## EXTRACT
──────
Did the Flatiron make it into On the Town's famous musical number when Kelly, Sinatra and Muchin are signing their way pat various landmarks of New York? (I could go look on my DVD but then I'd have to watch the whole thing and I keep it for special occasions, such as Sept 11.)

#9 ::: bryan ::: (view all by) ::: November 12, 2005, 12:20 PM:

'But why, Bryan, why? Inquiring minds want to know.'

well basically it comes down to laziness. see a long time ago I took apart one of my computers and modded it with a lego casing. but then recently I decided to take all that apart, by recently I guess I mean a month and a half ago. so then without the casing it is just a loose collection of electrical boards and wiring, with a tendency to overheat. so I have the fan pointed at it and set on medium. The idea is that at some point I want to build a lego rack mount system, and then I can change the cooling, but as mentioned above - lazy.

actually now that I think of it there are about ten other things I need to do that are much more important than fixing this, I guess I will avoid doing all of them first.
──────
## RECORDS SHOWN
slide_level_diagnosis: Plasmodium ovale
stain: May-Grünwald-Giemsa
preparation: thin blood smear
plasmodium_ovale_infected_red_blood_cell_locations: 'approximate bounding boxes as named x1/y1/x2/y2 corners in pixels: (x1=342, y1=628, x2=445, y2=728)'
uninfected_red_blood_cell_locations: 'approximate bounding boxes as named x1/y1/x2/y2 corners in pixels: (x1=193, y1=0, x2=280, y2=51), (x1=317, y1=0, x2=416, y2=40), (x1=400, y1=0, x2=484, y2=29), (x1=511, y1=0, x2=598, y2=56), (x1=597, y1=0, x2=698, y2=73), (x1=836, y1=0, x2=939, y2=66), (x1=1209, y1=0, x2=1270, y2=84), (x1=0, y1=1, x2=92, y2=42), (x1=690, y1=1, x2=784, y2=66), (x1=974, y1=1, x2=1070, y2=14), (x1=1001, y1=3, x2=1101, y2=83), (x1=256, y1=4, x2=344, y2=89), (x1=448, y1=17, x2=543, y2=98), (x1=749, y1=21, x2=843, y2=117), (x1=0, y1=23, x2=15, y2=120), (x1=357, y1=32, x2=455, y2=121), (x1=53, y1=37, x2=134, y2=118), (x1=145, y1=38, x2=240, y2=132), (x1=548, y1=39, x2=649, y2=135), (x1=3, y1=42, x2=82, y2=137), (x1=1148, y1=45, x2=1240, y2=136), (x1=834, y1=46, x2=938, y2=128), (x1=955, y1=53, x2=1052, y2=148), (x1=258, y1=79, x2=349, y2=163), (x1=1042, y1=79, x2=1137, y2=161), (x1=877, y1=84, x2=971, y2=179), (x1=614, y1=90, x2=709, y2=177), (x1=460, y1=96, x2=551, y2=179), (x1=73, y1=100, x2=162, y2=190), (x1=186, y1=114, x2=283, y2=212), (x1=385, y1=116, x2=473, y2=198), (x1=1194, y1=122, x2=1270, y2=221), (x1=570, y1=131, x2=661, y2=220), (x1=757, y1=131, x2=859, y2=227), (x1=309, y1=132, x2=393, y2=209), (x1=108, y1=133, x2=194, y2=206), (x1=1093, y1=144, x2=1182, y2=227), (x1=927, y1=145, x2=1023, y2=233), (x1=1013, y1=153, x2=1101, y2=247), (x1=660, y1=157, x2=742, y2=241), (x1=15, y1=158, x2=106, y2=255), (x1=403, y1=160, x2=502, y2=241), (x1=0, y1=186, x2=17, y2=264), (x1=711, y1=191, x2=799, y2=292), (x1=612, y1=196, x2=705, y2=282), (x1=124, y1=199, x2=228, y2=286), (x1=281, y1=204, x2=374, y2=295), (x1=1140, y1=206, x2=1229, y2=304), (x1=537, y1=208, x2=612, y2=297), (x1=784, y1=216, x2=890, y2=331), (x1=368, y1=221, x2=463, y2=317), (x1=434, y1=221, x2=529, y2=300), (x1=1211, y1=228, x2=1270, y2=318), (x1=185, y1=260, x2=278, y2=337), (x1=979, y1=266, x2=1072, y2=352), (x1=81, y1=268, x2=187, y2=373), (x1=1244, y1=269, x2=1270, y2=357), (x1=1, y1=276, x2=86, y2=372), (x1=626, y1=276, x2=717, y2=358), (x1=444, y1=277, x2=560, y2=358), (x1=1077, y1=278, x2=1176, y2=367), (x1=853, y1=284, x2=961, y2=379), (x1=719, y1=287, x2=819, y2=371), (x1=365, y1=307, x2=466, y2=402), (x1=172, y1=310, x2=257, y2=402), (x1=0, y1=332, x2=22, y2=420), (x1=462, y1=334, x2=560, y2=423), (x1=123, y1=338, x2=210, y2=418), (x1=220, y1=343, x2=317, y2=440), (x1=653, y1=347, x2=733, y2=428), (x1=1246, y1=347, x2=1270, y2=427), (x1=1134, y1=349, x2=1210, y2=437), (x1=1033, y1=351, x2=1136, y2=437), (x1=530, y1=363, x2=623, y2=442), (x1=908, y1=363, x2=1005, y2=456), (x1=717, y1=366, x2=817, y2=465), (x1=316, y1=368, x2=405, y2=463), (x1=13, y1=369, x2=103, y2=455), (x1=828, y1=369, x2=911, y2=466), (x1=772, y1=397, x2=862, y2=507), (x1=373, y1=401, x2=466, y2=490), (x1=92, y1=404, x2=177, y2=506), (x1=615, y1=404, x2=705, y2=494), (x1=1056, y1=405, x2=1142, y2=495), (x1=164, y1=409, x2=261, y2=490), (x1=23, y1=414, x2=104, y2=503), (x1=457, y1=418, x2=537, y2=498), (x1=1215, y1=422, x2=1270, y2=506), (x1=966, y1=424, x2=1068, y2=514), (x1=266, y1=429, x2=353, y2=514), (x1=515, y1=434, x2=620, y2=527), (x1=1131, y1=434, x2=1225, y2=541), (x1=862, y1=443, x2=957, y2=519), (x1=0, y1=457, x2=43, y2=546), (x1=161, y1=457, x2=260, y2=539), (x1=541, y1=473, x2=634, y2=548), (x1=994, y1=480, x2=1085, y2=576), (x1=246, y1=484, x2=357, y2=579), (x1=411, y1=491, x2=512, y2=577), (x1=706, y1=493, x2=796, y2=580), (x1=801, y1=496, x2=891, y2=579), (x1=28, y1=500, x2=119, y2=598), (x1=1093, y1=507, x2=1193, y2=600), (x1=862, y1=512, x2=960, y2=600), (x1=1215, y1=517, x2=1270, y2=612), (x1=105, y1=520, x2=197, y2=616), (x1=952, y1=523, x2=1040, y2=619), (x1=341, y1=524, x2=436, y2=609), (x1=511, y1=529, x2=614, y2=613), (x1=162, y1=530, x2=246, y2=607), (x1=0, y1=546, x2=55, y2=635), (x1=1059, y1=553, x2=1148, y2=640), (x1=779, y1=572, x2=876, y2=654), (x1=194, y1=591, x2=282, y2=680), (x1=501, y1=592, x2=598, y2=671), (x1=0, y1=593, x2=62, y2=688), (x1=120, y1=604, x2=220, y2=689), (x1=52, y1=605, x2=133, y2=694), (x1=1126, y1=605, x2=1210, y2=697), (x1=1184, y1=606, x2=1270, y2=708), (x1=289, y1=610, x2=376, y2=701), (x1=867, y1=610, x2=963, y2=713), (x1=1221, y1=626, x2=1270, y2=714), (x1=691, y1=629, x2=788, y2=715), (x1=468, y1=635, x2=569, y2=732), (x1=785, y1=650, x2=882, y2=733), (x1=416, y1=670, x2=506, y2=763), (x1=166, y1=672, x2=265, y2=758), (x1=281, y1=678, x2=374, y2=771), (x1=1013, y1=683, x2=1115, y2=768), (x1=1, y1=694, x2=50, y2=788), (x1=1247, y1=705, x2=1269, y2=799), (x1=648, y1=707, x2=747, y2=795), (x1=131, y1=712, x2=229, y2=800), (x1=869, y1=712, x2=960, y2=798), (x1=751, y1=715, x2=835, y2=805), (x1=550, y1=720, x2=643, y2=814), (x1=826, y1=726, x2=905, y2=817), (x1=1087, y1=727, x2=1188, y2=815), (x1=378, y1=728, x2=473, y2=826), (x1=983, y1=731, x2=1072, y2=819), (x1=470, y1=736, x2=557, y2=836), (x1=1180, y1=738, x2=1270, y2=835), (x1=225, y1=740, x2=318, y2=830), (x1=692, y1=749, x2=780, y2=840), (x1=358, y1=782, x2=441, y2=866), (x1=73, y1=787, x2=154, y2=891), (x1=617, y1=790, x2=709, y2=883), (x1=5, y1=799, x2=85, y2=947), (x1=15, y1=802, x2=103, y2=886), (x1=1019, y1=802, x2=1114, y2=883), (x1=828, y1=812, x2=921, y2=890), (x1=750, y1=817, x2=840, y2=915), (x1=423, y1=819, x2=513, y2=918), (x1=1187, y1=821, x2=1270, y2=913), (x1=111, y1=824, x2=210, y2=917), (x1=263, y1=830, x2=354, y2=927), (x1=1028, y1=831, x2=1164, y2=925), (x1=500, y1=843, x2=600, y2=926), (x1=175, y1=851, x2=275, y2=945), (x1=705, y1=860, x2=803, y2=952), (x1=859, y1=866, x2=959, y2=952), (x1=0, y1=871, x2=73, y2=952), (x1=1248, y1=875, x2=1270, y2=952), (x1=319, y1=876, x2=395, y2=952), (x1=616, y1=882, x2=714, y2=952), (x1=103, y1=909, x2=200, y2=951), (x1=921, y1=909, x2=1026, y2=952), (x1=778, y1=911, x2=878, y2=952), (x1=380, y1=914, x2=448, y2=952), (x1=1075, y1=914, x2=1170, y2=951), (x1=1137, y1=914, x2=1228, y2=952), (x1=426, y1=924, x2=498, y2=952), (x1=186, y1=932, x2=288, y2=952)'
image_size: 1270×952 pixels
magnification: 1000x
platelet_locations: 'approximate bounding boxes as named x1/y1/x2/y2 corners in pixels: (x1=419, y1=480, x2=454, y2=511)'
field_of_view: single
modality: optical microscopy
──────
## TASKS TO PERFORM
1 – In the blog comments, what material did bryan use for the casing when he modded one of his computers?
2 – Carry on the blog comments from the point where they stop.
The entries that come after the blog comments are separate material.

## ANSWERS BELOW
1 – He used Lego for the casing.

2 –
anyway it stays nice and cool.

#10 ::: Randolph Fritz ::: (view all by) ::: November 12, 2005, 12:39 PM:

'By the way, why does Tom Doherty keep the air conditioning on even during winter?'

These days, there's enough heat-producing equipment (in most offices to need it unless the outside temperatures drop very low. Not sure if one can still open the windows or not, but it probably wouldn't be v. comfortable to keep them open in the winter, anyhow.

#11 ::: Linkmeister ::: (view all by) ::: November 12, 2005, 01:27 PM:

Not one of the office buildings in Hawai'i has a song written about it, as far as I know. However, they share one trait: the architects followed the Mainland trend and built 30-story buildings whose windows can't be opened. In Hawai'i!

#12 ::: Serge ::: (view all by) ::: November 12, 2005, 01:28 PM:

Jeez... This makes Tom Doherty's office sound like the appartment of the math genius in the movie PI.

#13 ::: Scott Lynch ::: (view all by) ::: November 12, 2005, 02:25 PM:

Apropos of absolutely nothing on this thread, John, I just wanted to say that I read The Dragon Waiting a week or two ago and had a really, really good time with it.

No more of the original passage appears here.